> [To do]: Every line of the listing is returned unchanged, and every picture is dropped.
^^^^^^^^^^^^^^^^
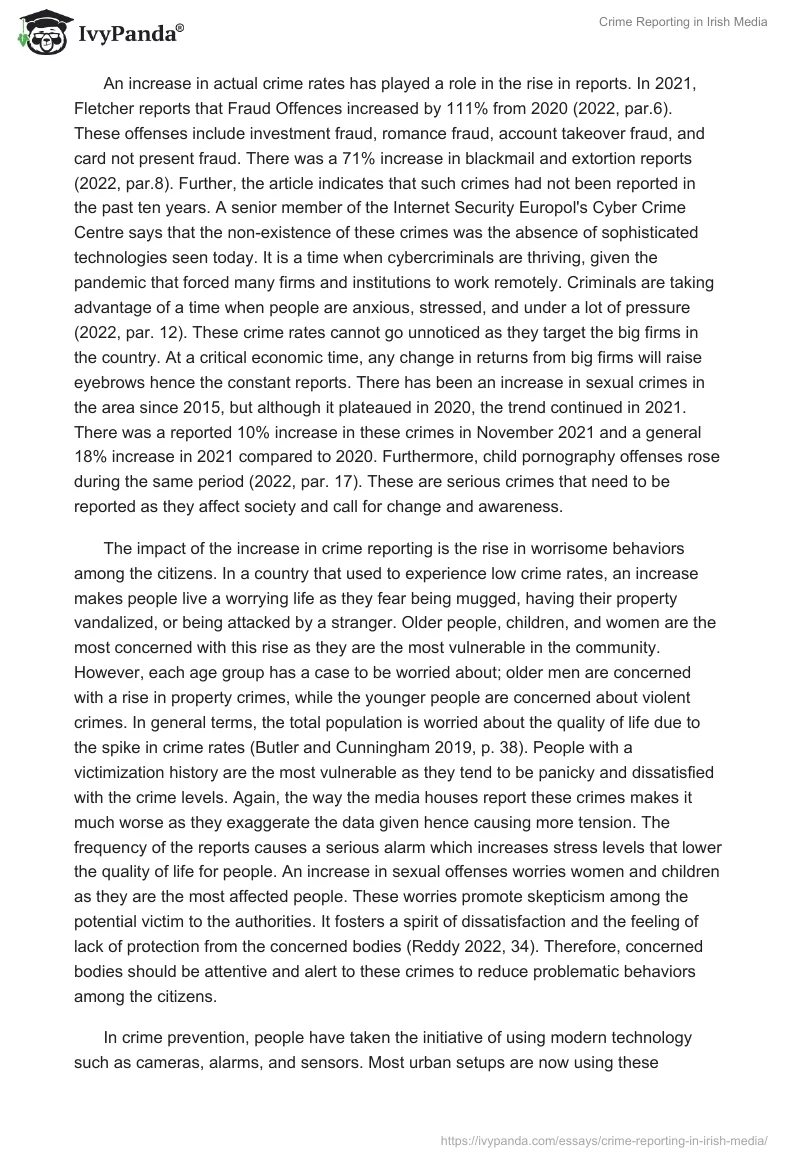 IvyPanda®

Crime Reporting in Irish Media

An increase in actual crime rates has played a role in the rise in reports. In 2021, Fletcher reports that Fraud Offences increased by 111% from 2020 (2022, par.6). These offenses include investment fraud, romance fraud, account takeover fraud, and card not present fraud. There was a 71% increase in blackmail and extortion reports (2022, par.8). Further, the article indicates that such crimes had not been reported in the past ten years. A senior member of the Internet Security Europol's Cyber Crime Centre says that the non-existence of these crimes was the absence of sophisticated technologies seen today. It is a time when cybercriminals are thriving, given the pandemic that forced many firms and institutions to work remotely. Criminals are taking advantage of a time when people are anxious, stressed, and under a lot of pressure (2022, par. 12). These crime rates cannot go unnoticed as they target the big firms in the country. At a critical economic time, any change in returns from big firms will raise eyebrows hence the constant reports. There has been an increase in sexual crimes in the area since 2015, but although it plateaued in 2020, the trend continued in 2021. There was a reported 10% increase in these crimes in November 2021 and a general 18% increase in 2021 compared to 2020. Furthermore, child pornography offenses rose during the same period (2022, par. 17). These are serious crimes that need to be reported as they affect society and call for change and awareness.

The impact of the increase in crime reporting is the rise in worrisome behaviors among the citizens. In a country that used to experience low crime rates, an increase makes people live a worrying life as they fear being mugged, having their property vandalized, or being attacked by a stranger. Older people, children, and women are the most concerned with this rise as they are the most vulnerable in the community. However, each age group has a case to be worried about; older men are concerned with a rise in property crimes, while the younger people are concerned about violent crimes. In general terms, the total population is worried about the quality of life due to the spike in crime rates (Butler and Cunningham 2019, p. 38). People with a victimization history are the most vulnerable as they tend to be panicky and dissatisfied with the crime levels. Again, the way the media houses report these crimes makes it much worse as they exaggerate the data given hence causing more tension. The frequency of the reports causes a serious alarm which increases stress levels that lower the quality of life for people. An increase in sexual offenses worries women and children as they are the most affected people. These worries promote skepticism among the potential victim to the authorities. It fosters a spirit of dissatisfaction and the feeling of lack of protection from the concerned bodies (Reddy 2022, 34). Therefore, concerned bodies should be attentive and alert to these crimes to reduce problematic behaviors among the citizens.

In crime prevention, people have taken the initiative of using modern technology such as cameras, alarms, and sensors. Most urban setups are now using these

https://ivypanda.com/essays/crime-reporting-in-irish-media/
^^^^^^^^^^^^^^^^
> [Task answer]:
 IvyPanda®

Crime Reporting in Irish Media

An increase in actual crime rates has played a role in the rise in reports. In 2021, Fletcher reports that Fraud Offences increased by 111% from 2020 (2022, par.6). These offenses include investment fraud, romance fraud, account takeover fraud, and card not present fraud. There was a 71% increase in blackmail and extortion reports (2022, par.8). Further, the article indicates that such crimes had not been reported in the past ten years. A senior member of the Internet Security Europol's Cyber Crime Centre says that the non-existence of these crimes was the absence of sophisticated technologies seen today. It is a time when cybercriminals are thriving, given the pandemic that forced many firms and institutions to work remotely. Criminals are taking advantage of a time when people are anxious, stressed, and under a lot of pressure (2022, par. 12). These crime rates cannot go unnoticed as they target the big firms in the country. At a critical economic time, any change in returns from big firms will raise eyebrows hence the constant reports. There has been an increase in sexual crimes in the area since 2015, but although it plateaued in 2020, the trend continued in 2021. There was a reported 10% increase in these crimes in November 2021 and a general 18% increase in 2021 compared to 2020. Furthermore, child pornography offenses rose during the same period (2022, par. 17). These are serious crimes that need to be reported as they affect society and call for change and awareness.

The impact of the increase in crime reporting is the rise in worrisome behaviors among the citizens. In a country that used to experience low crime rates, an increase makes people live a worrying life as they fear being mugged, having their property vandalized, or being attacked by a stranger. Older people, children, and women are the most concerned with this rise as they are the most vulnerable in the community. However, each age group has a case to be worried about; older men are concerned with a rise in property crimes, while the younger people are concerned about violent crimes. In general terms, the total population is worried about the quality of life due to the spike in crime rates (Butler and Cunningham 2019, p. 38). People with a victimization history are the most vulnerable as they tend to be panicky and dissatisfied with the crime levels. Again, the way the media houses report these crimes makes it much worse as they exaggerate the data given hence causing more tension. The frequency of the reports causes a serious alarm which increases stress levels that lower the quality of life for people. An increase in sexual offenses worries women and children as they are the most affected people. These worries promote skepticism among the potential victim to the authorities. It fosters a spirit of dissatisfaction and the feeling of lack of protection from the concerned bodies (Reddy 2022, 34). Therefore, concerned bodies should be attentive and alert to these crimes to reduce problematic behaviors among the citizens.

In crime prevention, people have taken the initiative of using modern technology such as cameras, alarms, and sensors. Most urban setups are now using these

https://ivypanda.com/essays/crime-reporting-in-irish-media/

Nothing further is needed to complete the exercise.